First Impressions: The Power Of Dramatic Driveways
Let’s talk first impressions. They say you should never judge a book by its cover so it stands to reason that you should never judge a home by its driveway. This is exactly why it is so important for homes to have that elusive “curb appeal”, with imposing facades and grand entrances that invite people to take a closer look. This curb appeal culture is best demonstrated by England’s magnificent stately homes and the one trick they all use is the installation of an impressive driveway. Of all the UK’s magnificent mansions and striking estates, arguably it is the homes and driveways in and around Newcastle which are among the best.
Axwell Hall, Tyne And Wear
Nestled alongside the River Derwent is Axwell Park. At its heart is a Grade II listed mansion that casts the mind back to another time with its handsome Palladian façade and peaceful parkland surroundings. Originally belonging to the Clavering family, Axwell Park is one of the jewels in Tyne and Wear’s architectural crown but it sadly stood empty in a state of deterioration for many years until developers acquired the property in 2006. Despite the obvious signs of neglect on the building there is still a feeling of grandeur as you approach the property along its tree-lined avenue, the kind of driveway that builds your excitement the further down it you go.
Gibside Hall, Tyne And Wear
Amongst the Derwent Valley’s peaks and slopes sits the country estate of Gibside Hall. The former family home of the Bowes-Lyon clan, this Jacobean mansion which is famous for its chapel and grounds has stood empty since the 1920s and now sits a shell on the estate. One look at the sprawling architecture and its rural Northeast backdrop is enough to conjure images of how grand this abode once was. The best way to observe the Hall and get a sense of its former grandeur is on the approach, when you see this historical National Trust treasure get ever closer as you come up its long, teasing driveway.

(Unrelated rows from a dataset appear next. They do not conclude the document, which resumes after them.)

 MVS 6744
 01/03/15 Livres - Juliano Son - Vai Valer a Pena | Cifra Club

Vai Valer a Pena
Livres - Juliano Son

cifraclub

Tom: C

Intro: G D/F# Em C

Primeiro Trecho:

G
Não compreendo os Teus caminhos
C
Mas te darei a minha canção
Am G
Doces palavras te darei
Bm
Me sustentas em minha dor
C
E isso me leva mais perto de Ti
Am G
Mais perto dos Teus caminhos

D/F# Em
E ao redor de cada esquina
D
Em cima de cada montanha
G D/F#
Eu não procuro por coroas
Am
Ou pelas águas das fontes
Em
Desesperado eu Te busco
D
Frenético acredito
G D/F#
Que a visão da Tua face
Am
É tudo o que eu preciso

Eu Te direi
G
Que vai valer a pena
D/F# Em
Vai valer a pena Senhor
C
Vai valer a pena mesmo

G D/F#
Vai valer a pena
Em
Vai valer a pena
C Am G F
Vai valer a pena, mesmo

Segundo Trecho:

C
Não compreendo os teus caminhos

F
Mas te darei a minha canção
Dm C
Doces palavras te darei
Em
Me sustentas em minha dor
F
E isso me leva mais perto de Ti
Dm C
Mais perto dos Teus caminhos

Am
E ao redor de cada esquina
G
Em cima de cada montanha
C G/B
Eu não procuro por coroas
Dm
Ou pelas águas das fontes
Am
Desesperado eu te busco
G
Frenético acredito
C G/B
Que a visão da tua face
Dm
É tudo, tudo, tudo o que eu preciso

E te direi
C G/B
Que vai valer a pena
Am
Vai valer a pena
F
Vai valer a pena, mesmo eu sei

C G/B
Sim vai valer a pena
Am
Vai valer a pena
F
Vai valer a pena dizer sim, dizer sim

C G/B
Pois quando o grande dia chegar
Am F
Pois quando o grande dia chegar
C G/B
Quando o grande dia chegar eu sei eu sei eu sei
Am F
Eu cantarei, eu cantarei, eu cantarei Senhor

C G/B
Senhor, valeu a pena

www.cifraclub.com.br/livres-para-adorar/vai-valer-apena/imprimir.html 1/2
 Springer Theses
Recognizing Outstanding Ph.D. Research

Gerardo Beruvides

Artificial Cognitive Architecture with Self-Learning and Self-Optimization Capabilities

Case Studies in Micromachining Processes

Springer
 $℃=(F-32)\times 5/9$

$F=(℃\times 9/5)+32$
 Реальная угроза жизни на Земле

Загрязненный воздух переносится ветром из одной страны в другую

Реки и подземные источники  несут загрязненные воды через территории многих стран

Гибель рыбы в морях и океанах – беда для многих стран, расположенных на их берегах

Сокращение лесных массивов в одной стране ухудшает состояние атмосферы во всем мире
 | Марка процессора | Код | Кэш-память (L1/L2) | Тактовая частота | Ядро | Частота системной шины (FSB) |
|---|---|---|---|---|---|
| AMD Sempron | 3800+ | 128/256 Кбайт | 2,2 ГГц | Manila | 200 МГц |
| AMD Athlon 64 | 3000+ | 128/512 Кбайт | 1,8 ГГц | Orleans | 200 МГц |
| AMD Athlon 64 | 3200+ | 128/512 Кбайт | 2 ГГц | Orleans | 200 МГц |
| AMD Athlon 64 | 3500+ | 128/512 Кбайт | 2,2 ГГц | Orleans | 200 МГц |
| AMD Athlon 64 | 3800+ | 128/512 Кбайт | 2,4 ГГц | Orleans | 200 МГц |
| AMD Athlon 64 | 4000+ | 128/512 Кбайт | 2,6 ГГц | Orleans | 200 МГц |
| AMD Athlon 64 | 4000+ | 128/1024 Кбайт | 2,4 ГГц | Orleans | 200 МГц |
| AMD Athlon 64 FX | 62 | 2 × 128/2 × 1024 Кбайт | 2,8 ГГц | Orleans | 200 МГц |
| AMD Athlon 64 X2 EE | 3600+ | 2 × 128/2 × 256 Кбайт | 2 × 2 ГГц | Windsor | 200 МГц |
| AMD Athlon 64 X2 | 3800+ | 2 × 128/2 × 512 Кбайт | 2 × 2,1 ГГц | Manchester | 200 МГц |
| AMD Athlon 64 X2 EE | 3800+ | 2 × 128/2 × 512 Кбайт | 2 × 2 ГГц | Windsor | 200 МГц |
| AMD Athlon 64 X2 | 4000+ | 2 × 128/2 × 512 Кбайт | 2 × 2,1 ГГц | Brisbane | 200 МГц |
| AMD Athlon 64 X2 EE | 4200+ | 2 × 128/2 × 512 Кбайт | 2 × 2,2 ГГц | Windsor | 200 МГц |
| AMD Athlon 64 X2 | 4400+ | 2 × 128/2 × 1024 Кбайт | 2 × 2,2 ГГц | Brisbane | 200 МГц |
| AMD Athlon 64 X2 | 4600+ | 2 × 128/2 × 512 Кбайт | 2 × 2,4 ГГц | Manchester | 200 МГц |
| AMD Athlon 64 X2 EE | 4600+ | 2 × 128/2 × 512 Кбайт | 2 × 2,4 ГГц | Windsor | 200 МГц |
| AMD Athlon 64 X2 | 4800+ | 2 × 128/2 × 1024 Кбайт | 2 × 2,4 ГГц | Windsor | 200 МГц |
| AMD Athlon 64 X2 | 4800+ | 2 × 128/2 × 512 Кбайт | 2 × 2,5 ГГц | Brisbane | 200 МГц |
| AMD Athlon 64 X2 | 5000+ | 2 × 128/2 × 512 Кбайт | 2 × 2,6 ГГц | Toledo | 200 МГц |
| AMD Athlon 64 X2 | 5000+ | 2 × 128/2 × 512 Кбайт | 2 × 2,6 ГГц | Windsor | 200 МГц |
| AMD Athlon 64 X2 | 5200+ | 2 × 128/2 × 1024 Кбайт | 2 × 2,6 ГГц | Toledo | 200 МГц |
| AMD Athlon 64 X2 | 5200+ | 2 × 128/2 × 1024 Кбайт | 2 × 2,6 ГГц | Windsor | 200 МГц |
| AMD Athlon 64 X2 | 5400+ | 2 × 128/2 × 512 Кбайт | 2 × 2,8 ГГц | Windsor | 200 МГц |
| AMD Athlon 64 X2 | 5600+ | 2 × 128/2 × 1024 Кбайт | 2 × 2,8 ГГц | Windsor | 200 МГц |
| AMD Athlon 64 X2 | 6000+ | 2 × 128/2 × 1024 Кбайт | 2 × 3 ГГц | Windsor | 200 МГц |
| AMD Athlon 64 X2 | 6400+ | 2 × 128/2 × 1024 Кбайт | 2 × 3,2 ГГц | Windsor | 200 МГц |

Hylton Castle, Tyne And Wear
In the sprawling rural landscape of Sunderland stands a ruined stone castle, built on the foundations of the original wooden castle which was constructed on the site shortly after the Norman Conquest. The stone structure appeared in the late 14th century and was later Gothicised. Acquired by several new owners since the 19th century, the castle is now owned by English Heritage and some of its outbuildings (like its chapel) are Grade I listed whilst the park’s grounds are maintained by a community organisation. Despite being abandoned and technically classed as a “ruin” Hylton Castle remains as breath-taking as ever.The stunning winding driveway breaks through the wooded surround andis the perfect vantage point to give an unspoiled view of the property.
Whilst the buildings themselves are the focal points and their surroundings act as frames, it is the driveways that lead the eye and mind to these stately homes that really create the all-important first impression.